Cicadas were chanting. The new day was electric. I wanted the fathers to stop watching us. They were congregated under the cypress tree, paying too close attention. They should’ve been watching the match. I pointed to the field, as if fascinated: on cue, Billy started to run but I didn’t know why. I simply admired the anarchy of the boys’ game. By next year their motor skills would be improved and much of this slapstick fun over. “Lucien just doesn’t watch the ball,” Thomas repeated.

“Could there be a problem with his sight?”

“No, he just doesn’t concentrate.”

“Maybe you’re too competitive, Mr. Marne.”

His face grew stern. “Are you being a good girl?”

“Yes.” I pouted. “I’m being good.” It was better for Thomas to think I still believed in him. “A very good girl.” I gave a tiny moan. Confronted on that school excursion by my lover’s wife—a woman who exuded so much sexual urbanity—I’d felt deeply competitive, a kind of fury. I’d realized I was backed into a corner with all my willed innocence. And afterward, trying to turn this to my advantage, I’d started talking to Thomas in a nuanced baby talk. It wasn’t so much the manner of a child, as of a fourteen-year-old girl who was perhaps slightly simple.

“What did you do when you woke up?” he asked. “Did you eat your breakfast?”

“Yes, I was good.”

“Did you wash your little face?”

I fidgeted with my skirt. “Yes.”

“Did you do anything else?”

“No, I didn’t.” I bit my lip. “I wasn’t. It wasn’t me . . .”

“You brushed your teeth.” Thomas waited. “And then you got all dressed up for the grown-ups. Did you want to make all the other kids’ dads hot? Hmm? Did you want the other kids’ dads to look at you?”

I bridled, throwing back my head. “Maybe.”

“Tell me what you want them to do to you?”

“To give me toffees.”

“Yes.”

“And they could buy me sunglasses.”

“And would you suck their cocks?”

“Would I get to keep the sunglasses?”

Stretching, I turned in time to see Veronica come strolling through the gates. She wore a sun hat and with her long white neck there was an orchid look about her, as if she were shrinking from the sun, but not too much.

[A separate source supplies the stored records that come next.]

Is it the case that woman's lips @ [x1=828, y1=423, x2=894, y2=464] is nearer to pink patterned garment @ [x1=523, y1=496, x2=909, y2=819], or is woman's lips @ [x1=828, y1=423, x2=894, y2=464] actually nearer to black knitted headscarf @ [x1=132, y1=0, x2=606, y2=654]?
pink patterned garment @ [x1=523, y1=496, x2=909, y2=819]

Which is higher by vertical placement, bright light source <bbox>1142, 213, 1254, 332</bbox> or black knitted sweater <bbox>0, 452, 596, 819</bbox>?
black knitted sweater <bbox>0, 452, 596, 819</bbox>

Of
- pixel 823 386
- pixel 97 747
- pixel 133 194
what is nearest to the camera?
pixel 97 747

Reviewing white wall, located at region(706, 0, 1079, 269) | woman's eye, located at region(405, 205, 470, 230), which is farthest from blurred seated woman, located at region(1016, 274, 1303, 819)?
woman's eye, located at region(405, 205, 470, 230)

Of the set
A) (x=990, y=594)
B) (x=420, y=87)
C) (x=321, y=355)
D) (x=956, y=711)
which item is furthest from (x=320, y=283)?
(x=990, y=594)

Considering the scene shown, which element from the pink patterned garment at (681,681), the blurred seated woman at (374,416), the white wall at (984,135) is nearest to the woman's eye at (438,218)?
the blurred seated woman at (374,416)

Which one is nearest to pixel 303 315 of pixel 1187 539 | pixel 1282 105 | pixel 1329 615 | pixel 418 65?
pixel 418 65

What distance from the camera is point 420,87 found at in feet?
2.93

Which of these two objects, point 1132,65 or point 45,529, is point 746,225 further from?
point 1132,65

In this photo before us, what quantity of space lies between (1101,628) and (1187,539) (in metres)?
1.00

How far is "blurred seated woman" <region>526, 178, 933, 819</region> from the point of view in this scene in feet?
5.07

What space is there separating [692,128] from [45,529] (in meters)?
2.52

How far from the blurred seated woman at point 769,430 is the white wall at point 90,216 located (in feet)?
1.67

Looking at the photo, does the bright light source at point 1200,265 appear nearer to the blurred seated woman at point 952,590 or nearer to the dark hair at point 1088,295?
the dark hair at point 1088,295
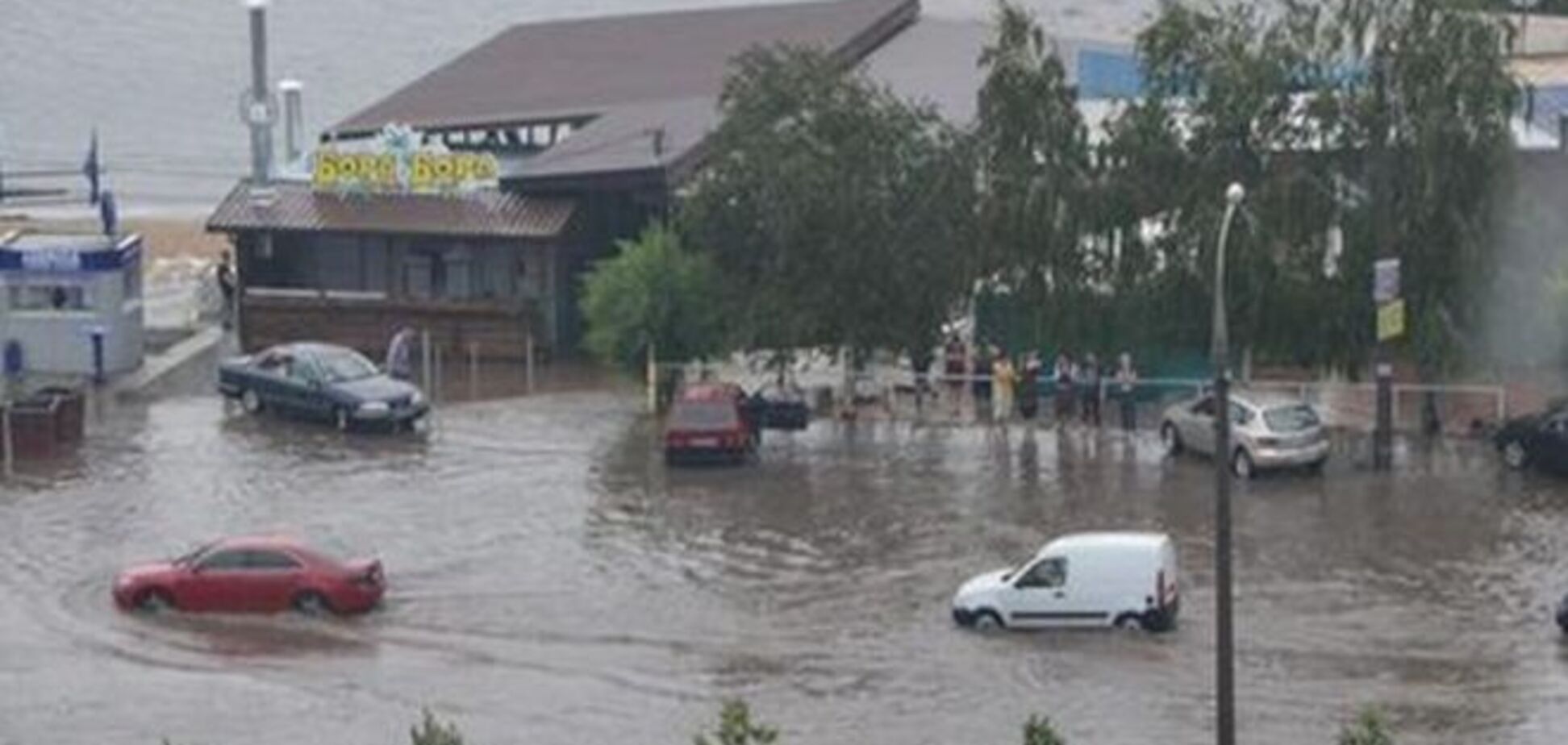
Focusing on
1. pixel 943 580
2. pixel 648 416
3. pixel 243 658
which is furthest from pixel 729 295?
pixel 243 658

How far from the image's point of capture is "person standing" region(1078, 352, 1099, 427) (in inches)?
1874

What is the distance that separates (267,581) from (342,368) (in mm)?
13243

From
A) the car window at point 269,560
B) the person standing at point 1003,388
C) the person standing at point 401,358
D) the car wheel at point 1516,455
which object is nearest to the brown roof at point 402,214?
the person standing at point 401,358

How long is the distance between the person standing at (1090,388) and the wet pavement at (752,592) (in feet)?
2.70

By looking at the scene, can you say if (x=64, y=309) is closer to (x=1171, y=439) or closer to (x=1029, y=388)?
(x=1029, y=388)

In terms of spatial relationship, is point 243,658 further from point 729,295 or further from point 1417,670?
point 729,295

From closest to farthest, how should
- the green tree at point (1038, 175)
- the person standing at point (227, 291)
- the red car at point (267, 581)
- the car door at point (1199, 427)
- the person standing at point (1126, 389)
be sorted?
the red car at point (267, 581) → the car door at point (1199, 427) → the green tree at point (1038, 175) → the person standing at point (1126, 389) → the person standing at point (227, 291)

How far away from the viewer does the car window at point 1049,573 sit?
34531mm

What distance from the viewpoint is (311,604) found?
36.8 m

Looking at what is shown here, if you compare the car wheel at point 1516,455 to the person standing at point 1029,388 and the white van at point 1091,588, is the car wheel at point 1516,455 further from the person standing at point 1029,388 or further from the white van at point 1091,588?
the white van at point 1091,588

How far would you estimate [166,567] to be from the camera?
37.2 m

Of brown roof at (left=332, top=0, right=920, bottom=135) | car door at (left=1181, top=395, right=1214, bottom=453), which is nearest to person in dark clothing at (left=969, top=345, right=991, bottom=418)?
car door at (left=1181, top=395, right=1214, bottom=453)

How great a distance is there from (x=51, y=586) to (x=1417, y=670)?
1505 cm

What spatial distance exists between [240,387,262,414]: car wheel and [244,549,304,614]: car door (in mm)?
14214
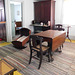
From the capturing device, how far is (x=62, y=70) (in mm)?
2439

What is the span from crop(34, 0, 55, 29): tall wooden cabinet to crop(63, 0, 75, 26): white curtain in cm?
67

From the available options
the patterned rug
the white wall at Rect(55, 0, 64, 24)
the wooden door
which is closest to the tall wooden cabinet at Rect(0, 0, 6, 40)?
the patterned rug

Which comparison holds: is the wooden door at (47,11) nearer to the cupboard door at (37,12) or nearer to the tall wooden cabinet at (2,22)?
the cupboard door at (37,12)

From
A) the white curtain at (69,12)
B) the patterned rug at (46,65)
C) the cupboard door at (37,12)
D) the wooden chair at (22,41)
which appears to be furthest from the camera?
the cupboard door at (37,12)

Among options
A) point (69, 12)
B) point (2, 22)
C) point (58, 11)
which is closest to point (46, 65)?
point (2, 22)

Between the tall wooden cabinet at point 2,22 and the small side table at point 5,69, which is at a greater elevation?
the tall wooden cabinet at point 2,22

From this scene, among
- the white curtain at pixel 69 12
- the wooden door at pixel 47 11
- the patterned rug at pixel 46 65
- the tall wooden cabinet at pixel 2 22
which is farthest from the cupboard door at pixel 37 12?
the patterned rug at pixel 46 65

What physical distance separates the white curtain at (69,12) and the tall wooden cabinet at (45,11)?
672 mm

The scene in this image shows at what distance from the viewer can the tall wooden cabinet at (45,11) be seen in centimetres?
521

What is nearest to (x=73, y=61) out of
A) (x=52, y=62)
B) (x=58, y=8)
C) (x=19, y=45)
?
(x=52, y=62)

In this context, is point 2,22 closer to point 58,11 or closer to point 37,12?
point 37,12

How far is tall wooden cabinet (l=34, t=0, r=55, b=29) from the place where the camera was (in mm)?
5214

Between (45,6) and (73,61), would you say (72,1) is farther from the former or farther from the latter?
(73,61)

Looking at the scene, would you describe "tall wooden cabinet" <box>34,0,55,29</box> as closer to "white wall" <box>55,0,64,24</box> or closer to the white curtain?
"white wall" <box>55,0,64,24</box>
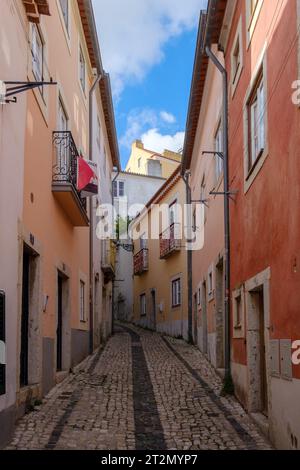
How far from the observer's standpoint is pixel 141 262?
1172 inches

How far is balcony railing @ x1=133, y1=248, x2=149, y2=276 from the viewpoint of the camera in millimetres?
29244

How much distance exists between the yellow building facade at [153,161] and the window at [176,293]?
668 inches

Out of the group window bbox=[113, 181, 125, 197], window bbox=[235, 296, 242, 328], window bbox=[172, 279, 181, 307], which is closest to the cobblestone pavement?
window bbox=[235, 296, 242, 328]

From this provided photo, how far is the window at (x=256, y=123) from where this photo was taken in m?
7.70

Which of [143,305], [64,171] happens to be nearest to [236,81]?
[64,171]

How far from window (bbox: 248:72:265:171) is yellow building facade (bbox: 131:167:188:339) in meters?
12.7

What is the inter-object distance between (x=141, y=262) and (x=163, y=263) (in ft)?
14.4

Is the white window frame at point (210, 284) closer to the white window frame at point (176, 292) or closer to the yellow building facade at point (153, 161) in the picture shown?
the white window frame at point (176, 292)

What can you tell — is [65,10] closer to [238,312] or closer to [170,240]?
[238,312]

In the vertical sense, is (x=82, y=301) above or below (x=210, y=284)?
below

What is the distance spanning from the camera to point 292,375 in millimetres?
5672

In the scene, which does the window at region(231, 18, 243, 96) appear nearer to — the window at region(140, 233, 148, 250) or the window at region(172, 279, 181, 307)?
the window at region(172, 279, 181, 307)
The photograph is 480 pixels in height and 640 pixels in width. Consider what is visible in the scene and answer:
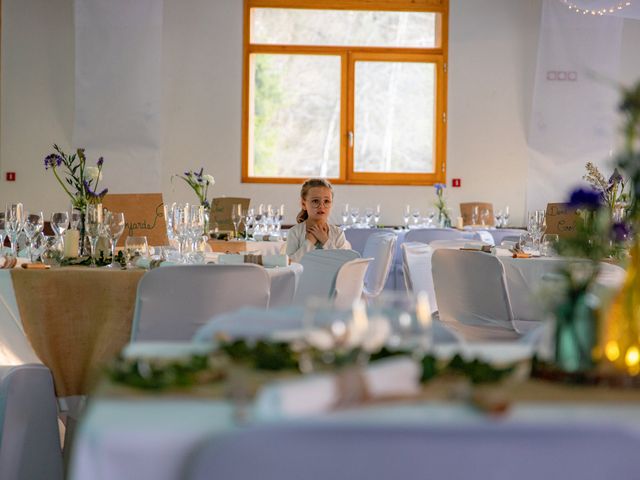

Imagine if every time you walked into a room, people thought of murder. The fathers—and now some mothers—watched as Veronica walked toward us. It was the usual practice for the mothers to join their husbands with refreshments. They also brought along the little sisters and more family dogs. Gossiping and cheering everyone on, their presence made this whole scene less primordial, or maybe more so—I wasn’t sure. How did the other mothers react to Veronica?
Murder at Black Swan Point
tended to be very popular with women of a certain age, just not in this neighborhood. They had all heard stories of Mrs. Marne driving down Murder Road to visit Ellie’s parents: “Hello!” she’d apparently greeted the old woman who’d opened the door. “I’m Lisa. I was in your daughter’s class at school.” Mrs. Siddell had apologized for her poor memory, ushering the true-crime writer into a small, neat parlor. “Tell me about your school friends. Do you girls keep in touch?” “Some of us do.” Veronica scoured her surroundings for any decorative flourish to spin through the story. As she noted the heavy drapes and wallpaper, now peeling, she took a photo of Lucien out of her wallet, and started talking of her own life, post high school.